What we can see from these three clusters? On first look, its not clear, but if you look more precisely at the map and the data you can see following:
 - first cluster: mostly districts closer to city center. These districts usually have lot of venues of all kinds. It means that you can find there more stores, medical centers, but unfortunatelly this applies also to number of nightlife spots, like bar, hotels, and so on. _This is not very good for elderly people, as they usually do not require lot of different stores, and although there is lot of parks in the centre, if you take a look at the map, they are usually smaller than those on the border of the city._
 - second: this cluster's districts are usually more distant from center of the city, than first cluster's districts. They are worse in terms of health care venues (pharmacies, clinics,...) and public transport stations, on the other hand, it is still enough if we take a look at the numbers. Also, even though there is less parks, they are usually larger than those in first cluster.

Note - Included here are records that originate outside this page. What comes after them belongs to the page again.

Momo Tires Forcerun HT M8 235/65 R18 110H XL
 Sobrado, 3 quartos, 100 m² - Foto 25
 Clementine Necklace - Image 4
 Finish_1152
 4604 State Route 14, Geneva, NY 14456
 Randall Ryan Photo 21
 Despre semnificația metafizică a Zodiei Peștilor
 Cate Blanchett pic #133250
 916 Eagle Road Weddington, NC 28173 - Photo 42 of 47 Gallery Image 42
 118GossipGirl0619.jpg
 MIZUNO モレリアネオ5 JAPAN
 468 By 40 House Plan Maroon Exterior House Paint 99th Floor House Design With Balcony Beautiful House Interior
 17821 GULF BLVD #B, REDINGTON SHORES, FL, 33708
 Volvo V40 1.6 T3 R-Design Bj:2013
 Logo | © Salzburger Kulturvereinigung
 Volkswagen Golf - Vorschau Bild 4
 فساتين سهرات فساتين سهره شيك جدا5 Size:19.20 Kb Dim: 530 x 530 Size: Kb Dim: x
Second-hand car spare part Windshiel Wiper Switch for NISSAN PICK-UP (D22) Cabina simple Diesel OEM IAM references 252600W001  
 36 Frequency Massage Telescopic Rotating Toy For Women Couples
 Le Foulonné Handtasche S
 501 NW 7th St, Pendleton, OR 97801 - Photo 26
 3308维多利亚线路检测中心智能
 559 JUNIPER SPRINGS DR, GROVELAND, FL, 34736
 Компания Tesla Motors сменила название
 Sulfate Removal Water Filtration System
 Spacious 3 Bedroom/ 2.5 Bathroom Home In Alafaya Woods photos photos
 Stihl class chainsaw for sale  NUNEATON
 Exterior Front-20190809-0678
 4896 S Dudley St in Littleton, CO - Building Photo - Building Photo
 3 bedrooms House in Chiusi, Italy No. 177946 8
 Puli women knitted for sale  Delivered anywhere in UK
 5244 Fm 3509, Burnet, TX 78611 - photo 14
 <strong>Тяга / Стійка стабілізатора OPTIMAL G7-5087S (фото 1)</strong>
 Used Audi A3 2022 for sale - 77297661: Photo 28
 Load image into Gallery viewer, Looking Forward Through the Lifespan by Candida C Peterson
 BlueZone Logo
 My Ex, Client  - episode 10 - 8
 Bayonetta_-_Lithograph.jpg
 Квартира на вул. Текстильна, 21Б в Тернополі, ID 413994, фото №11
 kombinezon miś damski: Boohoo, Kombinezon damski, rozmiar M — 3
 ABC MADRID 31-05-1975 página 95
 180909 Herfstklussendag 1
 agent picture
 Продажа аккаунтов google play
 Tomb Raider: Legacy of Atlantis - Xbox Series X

Possibilities of shopping are very similar to first cluster. _This cluster might be very good, as public transport is still no problem in its districts, parks are larger, health care and shopping possibilities are also reachable. The best thing is, that there is less hotels, bars, and other noisy places, than in first cluster._
 - third cluster: from map we can see, districts in this cluster are usually most distant from the city center. The good thing is, that there is still similar number of parks as in the second cluster, and they are large. Also, there is less hotels, bars and other noisy places, not just in compare with first cluster, but also in compare with second cluster. Unfortunatelly, number of venues which can be useful is also not very high. _This cluster seems to be not very good - its exact opposite of the first cluster: this is border of city, no noise, but also not enough public transport, not enough stores and health care services._

--------------------------------------------------------------------------------

Finally we can tell that __second cluster is most suitable for building new retirement home.__ While first and third clusters are bit extreme (first is in city center, with not enough nature, and very noisy, third has not enough stores, public transport stations, and other important facilities), second cluster is quite good balanced - services are still reachable in its districts, and its much less noisy than first cluster.